How is Python Polars treating the index?


I want to try out polars in Python so what I want to do is concatenate several dataframes that are read from jsons. When I change the index to date and have a look at lala1.head() I see that the column date is gone, so I basically lose the index. Is there a better solution or do I need to sort by date, which basically does the same as setting the index to date?

import polars as pl

quarterly_balance_df = pl.read_json('../AAPL/single_statements/1985-09-30-quarterly_balance.json')


q1 = quarterly_balance_df.lazy().with_columns(pl.col("date").str.to_date())
quarterly_balance_df = q1.collect()
q2 = quarterly_balance_df.lazy().with_columns(pl.col("fillingDate").str.to_date())
quarterly_balance_df = q2.collect()
q3 = quarterly_balance_df.lazy().with_columns(pl.col("acceptedDate").str.to_date())
quarterly_balance_df = q3.collect()

quarterly_balance_df2 = pl.read_json('../AAPL/single_statements/1986-09-30-quarterly_balance.json')

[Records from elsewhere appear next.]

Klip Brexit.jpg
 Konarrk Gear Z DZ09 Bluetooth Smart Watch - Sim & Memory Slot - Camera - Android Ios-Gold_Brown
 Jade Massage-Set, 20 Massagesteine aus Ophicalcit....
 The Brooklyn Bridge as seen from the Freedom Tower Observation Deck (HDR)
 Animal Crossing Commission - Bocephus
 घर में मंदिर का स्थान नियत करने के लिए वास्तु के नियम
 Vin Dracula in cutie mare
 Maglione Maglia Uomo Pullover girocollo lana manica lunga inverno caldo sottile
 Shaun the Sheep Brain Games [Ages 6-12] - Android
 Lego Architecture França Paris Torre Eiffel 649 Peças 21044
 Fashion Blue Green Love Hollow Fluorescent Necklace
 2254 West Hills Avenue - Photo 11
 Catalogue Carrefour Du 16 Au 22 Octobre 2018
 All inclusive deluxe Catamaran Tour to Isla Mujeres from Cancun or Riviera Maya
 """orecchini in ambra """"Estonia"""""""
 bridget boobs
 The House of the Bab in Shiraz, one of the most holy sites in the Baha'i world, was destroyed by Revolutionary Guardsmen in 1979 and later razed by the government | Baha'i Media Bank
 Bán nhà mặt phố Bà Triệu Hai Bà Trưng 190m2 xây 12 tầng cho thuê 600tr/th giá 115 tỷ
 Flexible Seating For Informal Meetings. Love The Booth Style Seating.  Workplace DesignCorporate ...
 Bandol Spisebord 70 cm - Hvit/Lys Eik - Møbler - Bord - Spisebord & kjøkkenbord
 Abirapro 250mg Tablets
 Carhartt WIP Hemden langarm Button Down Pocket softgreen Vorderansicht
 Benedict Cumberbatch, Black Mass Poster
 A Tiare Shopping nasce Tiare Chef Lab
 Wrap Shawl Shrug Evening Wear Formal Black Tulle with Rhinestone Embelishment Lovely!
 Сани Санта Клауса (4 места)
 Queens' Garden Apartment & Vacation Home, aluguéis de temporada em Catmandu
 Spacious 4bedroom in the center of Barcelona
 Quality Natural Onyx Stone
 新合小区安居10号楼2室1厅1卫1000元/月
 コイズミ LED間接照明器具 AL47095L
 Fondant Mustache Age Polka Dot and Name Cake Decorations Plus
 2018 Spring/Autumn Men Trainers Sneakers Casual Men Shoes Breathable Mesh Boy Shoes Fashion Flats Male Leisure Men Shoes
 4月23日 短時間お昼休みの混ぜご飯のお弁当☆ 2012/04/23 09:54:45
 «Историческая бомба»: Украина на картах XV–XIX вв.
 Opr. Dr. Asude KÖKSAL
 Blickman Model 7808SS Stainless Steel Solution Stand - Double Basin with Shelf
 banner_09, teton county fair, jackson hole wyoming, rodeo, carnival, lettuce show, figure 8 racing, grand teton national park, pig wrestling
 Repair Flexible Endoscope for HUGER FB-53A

q1 = quarterly_balance_df2.lazy().with_columns(pl.col("date").str.to_date())
quarterly_balance_df2 = q1.collect()
q2 = quarterly_balance_df2.lazy().with_columns(pl.col("fillingDate").str.to_date())
quarterly_balance_df2 = q2.collect()
q3 = quarterly_balance_df2.lazy().with_columns(pl.col("acceptedDate").str.to_date())
quarterly_balance_df2 = q3.collect()

lala1 = pl.from_pandas(quarterly_balance_df.to_pandas().set_index('date'))
lala2 = pl.from_pandas(quarterly_balance_df.to_pandas().set_index('date'))

test = pl.concat([lala1,lala2])

Solution

  • Polars intentionally eliminates the concept of an index.

    From the "Coming from Pandas" section in the User Guide:

    Polars aims to have predictable results and readable queries, as such we think an index does not help us reach that objective.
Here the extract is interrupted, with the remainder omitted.